=== Exercise instructions ===
1) Which version of Grunt does the grunt-wrap-scrape documentation say the plugin requires?
2) Continue the grunt-wrap-scrape documentation from its last line.

=== Source text ===
::::

Giter Club home page Giter Club logo

grunt-wrap-scrape's Introduction

grunt-wrap-scrape

Tools to scrape a wrap from CMG's Medley CMS.

Getting Started

This plugin requires Grunt ~0.4.5

If you haven't used Grunt before, be sure to check out the Getting Started guide, as it explains how to create a Gruntfile as well as install and use Grunt plugins. Once you're familiar with that process, you may install this plugin with this command:

npm install git+https://github.com/statesman/grunt-wrap-scrape.git

Once the plugin has been installed, it may be enabled inside your Gruntfile with this line of JavaScript:

grunt.loadNpmTasks('grunt-wrap-scrape');

The "scrapehtml" task

Overview

In your project's Gruntfile, add a section named scrapehtml to the data object passed into grunt.initConfig().

grunt.initConfig({
  scrapehtml: {
    options: {
      // URL to scrape
      url: 'http://example.com/path/to/wrap'

      // Selectors for the elements to scrape.

::::

=== Data shown ===

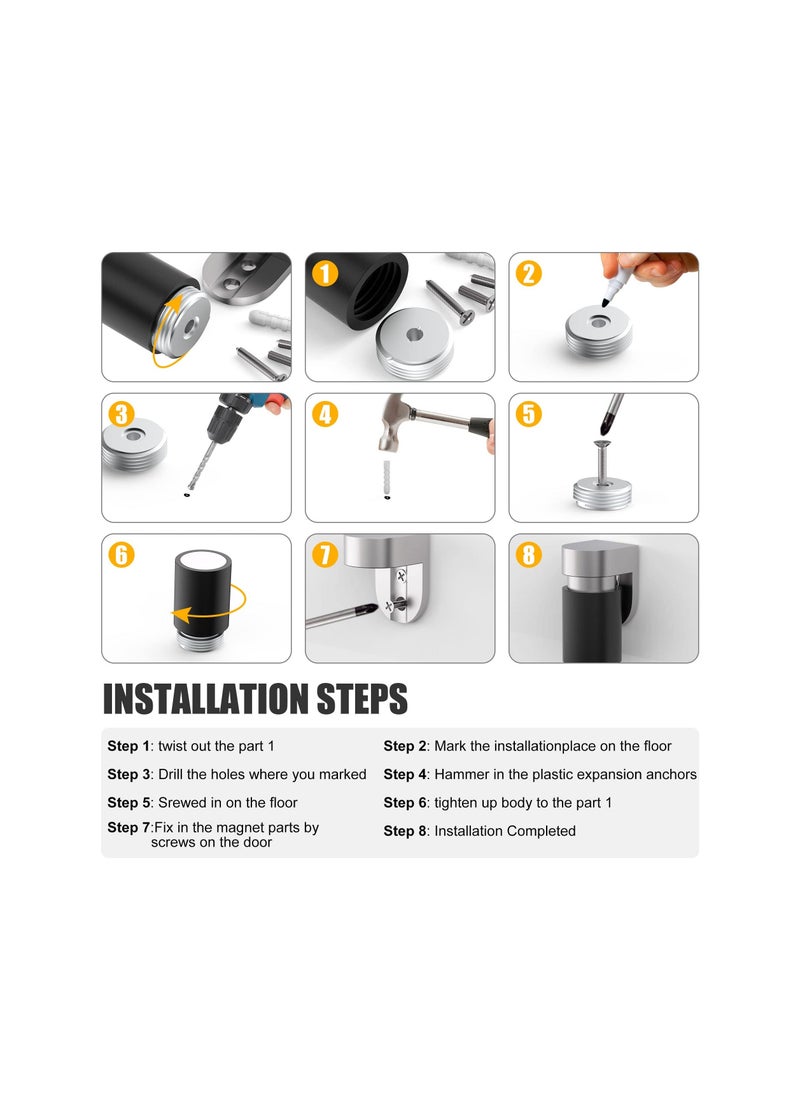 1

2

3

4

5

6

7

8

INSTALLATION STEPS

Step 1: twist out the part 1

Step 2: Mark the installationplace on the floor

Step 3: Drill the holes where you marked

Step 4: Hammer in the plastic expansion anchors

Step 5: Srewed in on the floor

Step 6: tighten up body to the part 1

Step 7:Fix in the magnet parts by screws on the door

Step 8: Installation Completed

::::

=== List of answers ===
1) Grunt ~0.4.5

2)
      els: [
        '#some-id',
        '.a-class'
      ],

      // Optional: Process the HTML before it's wrapped in JS
      processHtml: function(markup) {
        markup.push('<h1>Adding some custom HTML</h1>');
        return markup;
      },

      // Optional: Override how the HTML is turned into JS
      makeJs: function(markup) {
        // Example of using jQuery instead of default, which is document.write
        return '$("body").append("' + markup + '");';
      }
    },
    your_target: {
      options: {
        // Target-specific options go here
      },

      dest: 'scraped-html.js'
    },
  },
});

Options

options.url

Required Type: String

TK

options.els

Required Type: Array

TK

options.processHtml

Type: Function Default value:

function(markup) {
  return markup;
}

TK

options.makeJs

Type: Function Default value:

function(markup) {
  return "document.write('" + markup + "');";
}

TK

Usage Examples

Scraping a Medley wrap

In this example, we're scraping a Medley wrap endpoint, processing the HTML to wrap it in a custom <div> and inserting it on the page using CMG's namespaced jQuery.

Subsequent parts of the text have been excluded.